In the 2004 season, Schwab announced during the pre-season that the Hawks would win the premiership; however, by Round 16, 2004, the Hawks under Schwab sat in the last position on the ladder with two wins and fourteen losses, and there was pressure on Schwab to resign. Schwab then announced he would step down at the end of the 2004 season. However, after one more game, the Hawks under Schwab were thrashed by the Kangaroos by a margin of 80 points in Round 17, 2004, and he resigned immediately, citing it was too hard to continue.
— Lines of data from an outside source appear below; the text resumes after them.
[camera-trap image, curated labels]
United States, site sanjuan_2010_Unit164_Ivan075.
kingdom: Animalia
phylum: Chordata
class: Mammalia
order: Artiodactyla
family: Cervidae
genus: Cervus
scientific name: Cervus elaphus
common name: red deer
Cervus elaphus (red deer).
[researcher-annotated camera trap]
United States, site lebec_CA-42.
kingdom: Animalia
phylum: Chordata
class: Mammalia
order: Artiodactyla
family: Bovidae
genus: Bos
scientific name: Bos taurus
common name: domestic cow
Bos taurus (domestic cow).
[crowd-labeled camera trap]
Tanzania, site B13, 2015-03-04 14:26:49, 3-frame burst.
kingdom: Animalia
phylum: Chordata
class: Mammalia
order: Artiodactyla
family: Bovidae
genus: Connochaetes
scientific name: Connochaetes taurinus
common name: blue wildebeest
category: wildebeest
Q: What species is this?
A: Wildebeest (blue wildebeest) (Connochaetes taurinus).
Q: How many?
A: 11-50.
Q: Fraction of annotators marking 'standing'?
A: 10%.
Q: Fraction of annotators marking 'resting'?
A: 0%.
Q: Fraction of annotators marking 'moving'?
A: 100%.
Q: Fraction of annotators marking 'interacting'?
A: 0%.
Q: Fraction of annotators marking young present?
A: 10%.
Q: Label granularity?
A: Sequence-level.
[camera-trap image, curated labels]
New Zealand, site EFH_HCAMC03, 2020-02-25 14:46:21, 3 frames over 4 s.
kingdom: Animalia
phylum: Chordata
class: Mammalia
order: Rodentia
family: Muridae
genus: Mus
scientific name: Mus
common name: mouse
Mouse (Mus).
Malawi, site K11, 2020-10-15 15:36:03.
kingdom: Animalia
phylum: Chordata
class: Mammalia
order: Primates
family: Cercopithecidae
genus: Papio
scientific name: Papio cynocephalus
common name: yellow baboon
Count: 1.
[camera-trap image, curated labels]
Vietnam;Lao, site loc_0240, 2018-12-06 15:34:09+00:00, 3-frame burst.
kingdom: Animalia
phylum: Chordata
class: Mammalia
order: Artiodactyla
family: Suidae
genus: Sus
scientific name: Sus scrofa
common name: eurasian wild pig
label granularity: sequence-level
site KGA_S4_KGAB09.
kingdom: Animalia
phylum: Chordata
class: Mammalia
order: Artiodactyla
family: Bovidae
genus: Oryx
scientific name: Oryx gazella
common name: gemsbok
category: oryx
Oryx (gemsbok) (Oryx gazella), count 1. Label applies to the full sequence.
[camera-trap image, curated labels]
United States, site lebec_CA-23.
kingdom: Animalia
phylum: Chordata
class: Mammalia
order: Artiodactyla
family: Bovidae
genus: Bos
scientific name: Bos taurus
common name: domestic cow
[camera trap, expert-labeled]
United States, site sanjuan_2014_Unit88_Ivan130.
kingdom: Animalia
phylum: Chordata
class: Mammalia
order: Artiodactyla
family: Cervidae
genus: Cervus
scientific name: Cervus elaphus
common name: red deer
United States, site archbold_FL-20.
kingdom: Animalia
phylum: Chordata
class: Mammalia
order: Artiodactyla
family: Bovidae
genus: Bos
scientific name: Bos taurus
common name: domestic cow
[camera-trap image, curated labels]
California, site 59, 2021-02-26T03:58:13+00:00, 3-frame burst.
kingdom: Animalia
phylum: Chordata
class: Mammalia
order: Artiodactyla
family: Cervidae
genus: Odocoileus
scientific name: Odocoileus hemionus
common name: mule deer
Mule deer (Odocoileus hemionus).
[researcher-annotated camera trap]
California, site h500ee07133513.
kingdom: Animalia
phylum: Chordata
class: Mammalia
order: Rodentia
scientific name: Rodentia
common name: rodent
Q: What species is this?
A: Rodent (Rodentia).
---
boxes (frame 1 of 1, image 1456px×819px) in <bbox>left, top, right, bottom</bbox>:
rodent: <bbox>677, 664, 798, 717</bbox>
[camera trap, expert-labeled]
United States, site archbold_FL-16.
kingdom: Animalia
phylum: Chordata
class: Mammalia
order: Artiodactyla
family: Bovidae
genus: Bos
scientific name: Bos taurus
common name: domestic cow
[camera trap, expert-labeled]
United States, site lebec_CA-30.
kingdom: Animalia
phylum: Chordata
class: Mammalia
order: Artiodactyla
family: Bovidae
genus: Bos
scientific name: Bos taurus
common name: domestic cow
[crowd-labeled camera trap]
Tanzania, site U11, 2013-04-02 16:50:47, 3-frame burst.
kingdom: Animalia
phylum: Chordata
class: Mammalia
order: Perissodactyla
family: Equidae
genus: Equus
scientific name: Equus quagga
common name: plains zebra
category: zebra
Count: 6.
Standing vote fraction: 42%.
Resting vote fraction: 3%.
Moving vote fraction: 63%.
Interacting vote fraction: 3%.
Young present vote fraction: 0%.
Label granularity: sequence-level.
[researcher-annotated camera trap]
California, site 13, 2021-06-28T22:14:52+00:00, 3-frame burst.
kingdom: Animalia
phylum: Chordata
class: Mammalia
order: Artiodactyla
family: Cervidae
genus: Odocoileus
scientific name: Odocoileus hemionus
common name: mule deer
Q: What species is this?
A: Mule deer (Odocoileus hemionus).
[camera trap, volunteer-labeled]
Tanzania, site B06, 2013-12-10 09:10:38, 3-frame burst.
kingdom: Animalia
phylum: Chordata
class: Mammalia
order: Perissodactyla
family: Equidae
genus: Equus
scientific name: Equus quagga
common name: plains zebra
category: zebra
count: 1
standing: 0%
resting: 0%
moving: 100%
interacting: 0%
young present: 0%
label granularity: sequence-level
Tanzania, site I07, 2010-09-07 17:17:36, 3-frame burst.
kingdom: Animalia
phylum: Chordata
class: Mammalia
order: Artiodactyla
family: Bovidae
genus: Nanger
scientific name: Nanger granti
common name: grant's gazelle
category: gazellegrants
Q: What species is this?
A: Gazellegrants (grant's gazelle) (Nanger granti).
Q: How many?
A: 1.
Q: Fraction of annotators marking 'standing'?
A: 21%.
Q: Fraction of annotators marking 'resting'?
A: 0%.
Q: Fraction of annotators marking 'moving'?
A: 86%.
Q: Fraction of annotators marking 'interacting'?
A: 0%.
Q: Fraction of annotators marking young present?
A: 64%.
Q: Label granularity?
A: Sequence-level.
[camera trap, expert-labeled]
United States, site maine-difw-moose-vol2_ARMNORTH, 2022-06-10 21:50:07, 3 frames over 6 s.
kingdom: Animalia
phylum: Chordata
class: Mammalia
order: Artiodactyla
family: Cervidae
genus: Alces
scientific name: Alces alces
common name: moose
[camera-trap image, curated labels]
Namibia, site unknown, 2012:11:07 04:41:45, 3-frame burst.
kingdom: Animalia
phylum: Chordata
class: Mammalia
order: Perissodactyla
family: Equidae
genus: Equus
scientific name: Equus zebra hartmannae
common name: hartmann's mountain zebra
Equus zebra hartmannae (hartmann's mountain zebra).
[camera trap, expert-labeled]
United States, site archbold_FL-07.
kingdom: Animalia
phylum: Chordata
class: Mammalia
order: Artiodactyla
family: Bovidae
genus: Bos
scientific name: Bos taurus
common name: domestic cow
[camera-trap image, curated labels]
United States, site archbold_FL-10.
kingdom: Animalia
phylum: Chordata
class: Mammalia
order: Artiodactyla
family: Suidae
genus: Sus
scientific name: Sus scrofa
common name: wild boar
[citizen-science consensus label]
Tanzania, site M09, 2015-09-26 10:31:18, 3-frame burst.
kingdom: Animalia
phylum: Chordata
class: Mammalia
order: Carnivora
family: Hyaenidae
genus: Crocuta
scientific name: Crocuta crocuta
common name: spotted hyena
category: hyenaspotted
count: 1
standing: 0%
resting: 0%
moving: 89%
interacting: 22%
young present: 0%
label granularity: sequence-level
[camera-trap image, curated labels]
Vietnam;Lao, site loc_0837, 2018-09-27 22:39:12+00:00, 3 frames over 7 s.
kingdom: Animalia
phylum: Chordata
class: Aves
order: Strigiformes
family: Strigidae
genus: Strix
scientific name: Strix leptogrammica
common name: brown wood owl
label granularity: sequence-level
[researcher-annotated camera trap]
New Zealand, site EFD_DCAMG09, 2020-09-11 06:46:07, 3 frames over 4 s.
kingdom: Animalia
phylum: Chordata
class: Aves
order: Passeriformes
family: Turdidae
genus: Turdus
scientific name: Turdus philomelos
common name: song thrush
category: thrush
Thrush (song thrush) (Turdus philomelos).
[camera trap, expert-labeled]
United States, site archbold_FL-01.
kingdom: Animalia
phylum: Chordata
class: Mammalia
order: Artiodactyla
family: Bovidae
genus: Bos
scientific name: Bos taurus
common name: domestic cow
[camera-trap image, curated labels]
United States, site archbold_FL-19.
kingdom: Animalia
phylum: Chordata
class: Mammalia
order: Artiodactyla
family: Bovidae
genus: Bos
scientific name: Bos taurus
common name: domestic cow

Schwab was replaced by assistant coach Donald McDonald, who became caretaker senior coach of the Hawthorn Football Club for the remainder of the 2004 season.

Years later, in 2022, Schwab reflected on his resignation as senior coach of Hawthorn in the Herald Sun and stated: "Once the 2004 season started, things started to spiral down, we had some personnel issues, but there were reasons why we were so poor, but failure accepts no alibis, so it kept coming and we weren’t getting any better. If anything we were getting worse", and "I wasn’t right and the players weren’t right".

===Post AFL senior coaching roles===
He also coached Australian rules football at prominent Melbourne School Wesley College, Melbourne, for a number of years from 2006. He currently works for De La Salle College, Malvern, as of 2018.

==Head coaching record==

| Team | Year | Home and Away Season |  |  |  |  | Finals |  |  |  |
| Won | Lost | Drew | % | Position | Won | Lost | Win % | Result |
| HAW | 2000 | 12 | 10 | 0 | .545 | 8th out of 16 | 1 | 1 | .500 | Lost to North Melbourne in Semi Final |
| HAW | 2001 | 12 | 9 | 0 | .571 | 6th out of 16 | 2 | 1 | .667 | Lost to Essendon in Preliminary Final |
| HAW | 2002 | 11 | 11 | 0 | .500 | 10th out of 16 | — | — | — | — |
| HAW | 2003 | 12 | 10 | 0 | .545 | 9th out of 16 | — | — | — | — |
| HAW | 2004 | 2 | 15 | 0 | .118 | (resigned after R17) | — | — | — | — |
| Total |  | 49 | 55 | 0 | .471 |  | 3 | 2 | .600 |  |

==Other football roles==

- Marketing Manager at Hawthorn Football Club
- Head of the AFL umpiring panel. 2016 to 2017
- Chairman of the AFL Match Review Panel. 2005 to 2007
- Chief Executive Officer of AFL Victoria. April 2007 – November 2010
- "Special comments" contributor for ABC radio and writer for The Age
- AFL Director of Coaching 2010 to October 2013

==Brisbane Lions==
In November 2013, Schwab took up the role of Senior Director of Coaching and Development at Brisbane Lions. In this role, Schwab oversaw the management of the coaching staff and provided support to Senior Coach, Justin Leppitsch. Schwab left the Brisbane Lions Football Club on 1 December 2016 to accept the role as the AFL's national umpiring director.

==AFL’s national umpiring director==
Schwab then took up the role of AFL's national umpiring director on 1 December 2016, until he was sacked from the position on 14 November 2017 after serving in the role for one year.

==Awards==
- Life member of the Hawthorn Football Club 1988
- Life member of the AFL

==Personal life==
Schwab went to Burwood High School and completed a Bachelor of Education (B.Ed.), Physical education at university.